I originally ran it as a weekly test of all links, but the script would take at least an hour to run as I’d have to wait at least ten (10) seconds between each check to ensure I wasn’t flooding my connection or accidentally hitting the same server too many times and getting 429 Too Many Requests errors. So now I create a queue of every link and then pop five (5) elements off each run to test. Any errors are logged and cause the CI stage to fail, meaning I get a handy email from GitLab to check said log.
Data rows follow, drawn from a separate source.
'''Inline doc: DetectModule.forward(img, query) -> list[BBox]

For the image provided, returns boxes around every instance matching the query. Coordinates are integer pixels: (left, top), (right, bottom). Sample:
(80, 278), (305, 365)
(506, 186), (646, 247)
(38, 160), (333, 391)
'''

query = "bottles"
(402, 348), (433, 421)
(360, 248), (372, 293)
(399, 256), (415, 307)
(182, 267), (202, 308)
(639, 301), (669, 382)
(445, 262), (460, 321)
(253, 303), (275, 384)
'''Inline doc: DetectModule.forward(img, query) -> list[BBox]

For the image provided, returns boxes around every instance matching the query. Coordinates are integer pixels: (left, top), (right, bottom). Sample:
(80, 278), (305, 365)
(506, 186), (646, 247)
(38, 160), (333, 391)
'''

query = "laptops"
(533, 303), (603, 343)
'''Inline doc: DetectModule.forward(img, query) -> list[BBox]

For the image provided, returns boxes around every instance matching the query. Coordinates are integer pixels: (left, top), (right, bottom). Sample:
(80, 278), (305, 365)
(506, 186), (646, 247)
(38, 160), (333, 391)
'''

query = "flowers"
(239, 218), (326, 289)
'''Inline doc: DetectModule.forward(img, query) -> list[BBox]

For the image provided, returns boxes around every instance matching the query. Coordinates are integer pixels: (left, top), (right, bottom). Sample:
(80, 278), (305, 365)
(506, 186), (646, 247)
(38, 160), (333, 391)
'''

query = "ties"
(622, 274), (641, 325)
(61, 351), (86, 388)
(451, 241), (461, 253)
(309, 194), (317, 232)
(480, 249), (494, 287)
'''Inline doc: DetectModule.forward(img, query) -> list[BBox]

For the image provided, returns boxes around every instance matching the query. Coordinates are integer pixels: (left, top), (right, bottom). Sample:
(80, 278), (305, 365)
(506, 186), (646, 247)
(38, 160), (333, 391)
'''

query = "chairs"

If the queue is empty, it will take the list of all links and shuffle it into a new queue.
I also keep a list of links that are safe to ignore because they will always fail due to bot detection or a quirk of the site.
Findings
I’ve only been running the scheduled task for about a fortnight so far and the instances of broken links are slowing to a trickle. Whenever it does find one, I pull a version from the Internet Archive or if it doesn’t exist there I try and find an alternate information source. So far I’ve had to do this for about 25-odd links from over the decade this blog has been running. In the future if more content drops off I’ll be able to link to either the Internet Archive or the copy I took myself with ArchiveBox.
It’s also crystalised my thoughts on the duty and social responsibility of webmasters to ensure content remains up, as well as made me think more about the current state of the internet and the future. The cost of keeping content statically online should be cheap, but moves by companies like Anthropic and OpenAI that violate web standards such as robots.txt and cause pricey headaches for organisations hosting valuable information online.
But I guess the ultimate message from all this is: make sure to archive the sites, games, and other things you love so you have a copy of them if they ever disappear and can let other people experience the joy or knowledge that you treasured too.